Performance of Web applications is affected by many factors. Database access, file system operations, network bandwidth are all potential affecting factors. Yii has tried in every aspect to reduce the performance impact caused by the framework. But still, there are many places in the user application that can be improved to boost performance.
Enabling the PHP APC extension is perhaps the easiest way to improve the overall performance of an application. The extension caches and optimizes PHP intermediate code and avoids the time spent in parsing PHP scripts for every incoming request.
Disabling debug mode is another easy way to improve performance. A Yii
application runs in debug mode if the constant
YII_DEBUG is defined as
true. Debug mode is useful during development stage, but it would impact
performance because some components cause extra burden in debug mode.
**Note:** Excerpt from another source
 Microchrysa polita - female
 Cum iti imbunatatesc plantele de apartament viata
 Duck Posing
For
example, the message logger may record additional debug information for
every message being logged.
When the PHP APC extension is
enabled, we can replace
yii.php with a different Yii bootstrap file named
yiilite.php to further boost the performance of a Yii-powered application.
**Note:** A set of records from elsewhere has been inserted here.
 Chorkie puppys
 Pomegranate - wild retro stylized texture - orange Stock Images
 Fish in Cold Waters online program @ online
yiilite.php comes with every Yii release. It is the result of
merging some commonly used Yii class files. Both comments and trace
statements are stripped from the merged file. Therefore, using
yiilite.php would reduce the number of files being included and avoid
execution of trace statements.
yiilite.php without APC may actually reduce performance,
yiilite.php contains some classes that are not necessarily used
in every request and would take extra parsing time. It is also observed that
yiilite.php is slower with some server configurations, even when
APC is turned on. The best way to judge whether to use
yiilite.php or not
is to run a benchmark using the included
hello world demo.
As described in the Caching section, Yii provides several caching solutions that may improve the performance of a Web application significantly. If the generation of some data takes long time, we can use the data caching approach to reduce the data generation frequency; If a portion of page remains relatively static, we can use the fragment caching approach to reduce its rendering frequency; If a whole page remains relative static, we can use the page caching approach to save the rendering cost for the whole page.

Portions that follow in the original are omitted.